## [What you are asked to do]
Print the data exactly as it is given, please.

## [Dataset rows]
○ ○ ○ ○ ○ ○ ○
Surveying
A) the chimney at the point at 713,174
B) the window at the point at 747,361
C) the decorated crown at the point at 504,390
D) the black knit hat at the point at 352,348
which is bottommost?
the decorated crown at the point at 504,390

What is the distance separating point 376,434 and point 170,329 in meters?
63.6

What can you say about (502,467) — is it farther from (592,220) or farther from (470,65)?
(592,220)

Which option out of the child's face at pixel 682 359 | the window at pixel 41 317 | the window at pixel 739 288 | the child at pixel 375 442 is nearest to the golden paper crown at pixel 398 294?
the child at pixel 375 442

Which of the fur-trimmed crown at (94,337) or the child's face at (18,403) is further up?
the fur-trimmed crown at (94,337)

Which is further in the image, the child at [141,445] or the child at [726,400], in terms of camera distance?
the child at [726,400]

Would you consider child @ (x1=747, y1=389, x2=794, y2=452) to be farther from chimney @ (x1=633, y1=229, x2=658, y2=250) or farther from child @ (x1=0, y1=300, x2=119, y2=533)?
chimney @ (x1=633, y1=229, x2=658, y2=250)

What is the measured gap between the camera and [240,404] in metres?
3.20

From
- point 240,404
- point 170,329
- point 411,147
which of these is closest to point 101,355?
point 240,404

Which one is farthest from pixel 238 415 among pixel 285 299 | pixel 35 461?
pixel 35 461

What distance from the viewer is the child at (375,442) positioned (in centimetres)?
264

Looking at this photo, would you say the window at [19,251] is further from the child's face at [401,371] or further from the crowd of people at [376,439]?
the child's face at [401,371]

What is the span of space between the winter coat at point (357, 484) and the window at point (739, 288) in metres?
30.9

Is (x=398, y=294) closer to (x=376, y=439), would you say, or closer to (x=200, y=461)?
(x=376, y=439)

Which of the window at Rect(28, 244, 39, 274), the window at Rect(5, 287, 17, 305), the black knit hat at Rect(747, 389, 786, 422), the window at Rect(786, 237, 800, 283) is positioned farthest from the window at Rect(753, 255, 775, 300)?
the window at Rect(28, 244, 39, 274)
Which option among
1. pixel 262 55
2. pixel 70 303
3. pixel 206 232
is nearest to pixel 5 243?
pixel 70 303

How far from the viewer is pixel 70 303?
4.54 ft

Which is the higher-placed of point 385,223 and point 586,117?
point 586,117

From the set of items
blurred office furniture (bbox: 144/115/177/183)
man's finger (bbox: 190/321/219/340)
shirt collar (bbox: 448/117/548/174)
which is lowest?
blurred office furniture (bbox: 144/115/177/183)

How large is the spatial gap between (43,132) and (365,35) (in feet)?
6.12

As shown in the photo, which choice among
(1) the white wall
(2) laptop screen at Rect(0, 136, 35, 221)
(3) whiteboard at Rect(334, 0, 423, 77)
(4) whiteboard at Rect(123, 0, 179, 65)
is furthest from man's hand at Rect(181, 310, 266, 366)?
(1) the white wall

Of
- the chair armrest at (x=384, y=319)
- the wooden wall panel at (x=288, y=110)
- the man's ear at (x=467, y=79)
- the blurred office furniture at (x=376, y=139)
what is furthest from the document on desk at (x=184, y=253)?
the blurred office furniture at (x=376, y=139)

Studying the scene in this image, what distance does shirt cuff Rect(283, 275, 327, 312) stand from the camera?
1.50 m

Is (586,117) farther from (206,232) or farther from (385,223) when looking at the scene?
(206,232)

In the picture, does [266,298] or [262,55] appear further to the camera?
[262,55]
○ ○ ○ ○ ○ ○ ○
## [Result of the exercise]
Surveying
A) the chimney at the point at 713,174
B) the window at the point at 747,361
C) the decorated crown at the point at 504,390
D) the black knit hat at the point at 352,348
which is bottommost?
the decorated crown at the point at 504,390

What is the distance separating point 376,434 and point 170,329 in meters?
63.6

What can you say about (502,467) — is it farther from (592,220) or farther from (470,65)?
(592,220)

Which option out of the child's face at pixel 682 359 | the window at pixel 41 317 | the window at pixel 739 288 | the child at pixel 375 442 is nearest to the golden paper crown at pixel 398 294?
the child at pixel 375 442

Which of the fur-trimmed crown at (94,337) or the child's face at (18,403) is further up?
the fur-trimmed crown at (94,337)

Which is further in the image, the child at [141,445] or the child at [726,400], in terms of camera distance?
the child at [726,400]

Would you consider child @ (x1=747, y1=389, x2=794, y2=452) to be farther from chimney @ (x1=633, y1=229, x2=658, y2=250) or farther from child @ (x1=0, y1=300, x2=119, y2=533)?
chimney @ (x1=633, y1=229, x2=658, y2=250)

What is the measured gap between the camera and [240,404] in metres?
3.20

From
- point 240,404
- point 170,329
- point 411,147
which of these is closest to point 101,355?
point 240,404

Which one is farthest from pixel 238 415 among pixel 285 299 | pixel 35 461?
pixel 35 461

What distance from the viewer is the child at (375,442) positioned (in centimetres)?
264

Looking at this photo, would you say the window at [19,251] is further from the child's face at [401,371] or further from the crowd of people at [376,439]?
the child's face at [401,371]

What is the span of space between the winter coat at point (357, 484) and the window at point (739, 288) in metres?
30.9

Is (x=398, y=294) closer to (x=376, y=439), would you say, or closer to (x=200, y=461)?
(x=376, y=439)

Which of the window at Rect(28, 244, 39, 274), the window at Rect(5, 287, 17, 305), the black knit hat at Rect(747, 389, 786, 422), the window at Rect(786, 237, 800, 283) is positioned farthest from the window at Rect(753, 255, 775, 300)?
the window at Rect(28, 244, 39, 274)
Which option among
1. pixel 262 55
2. pixel 70 303
3. pixel 206 232
is nearest to pixel 5 243?
pixel 70 303

How far from the viewer is pixel 70 303?
4.54 ft

Which is the higher-placed of point 385,223 and point 586,117?
point 586,117

From the set of items
blurred office furniture (bbox: 144/115/177/183)
man's finger (bbox: 190/321/219/340)
shirt collar (bbox: 448/117/548/174)
which is lowest?
blurred office furniture (bbox: 144/115/177/183)

How large is the spatial gap between (43,132) and (365,35) (in feet)?
6.12

As shown in the photo, which choice among
(1) the white wall
(2) laptop screen at Rect(0, 136, 35, 221)
(3) whiteboard at Rect(334, 0, 423, 77)
(4) whiteboard at Rect(123, 0, 179, 65)
is furthest from man's hand at Rect(181, 310, 266, 366)?
(1) the white wall

Of
- the chair armrest at (x=384, y=319)
- the wooden wall panel at (x=288, y=110)
- the man's ear at (x=467, y=79)
- the blurred office furniture at (x=376, y=139)
what is furthest from the document on desk at (x=184, y=253)?
the blurred office furniture at (x=376, y=139)

Studying the scene in this image, what distance does shirt cuff Rect(283, 275, 327, 312) stand from the camera?
1.50 m

Is (586,117) farther from (206,232) or farther from (385,223) when looking at the scene?
(206,232)

In the picture, does [266,298] or [262,55] appear further to the camera?
[262,55]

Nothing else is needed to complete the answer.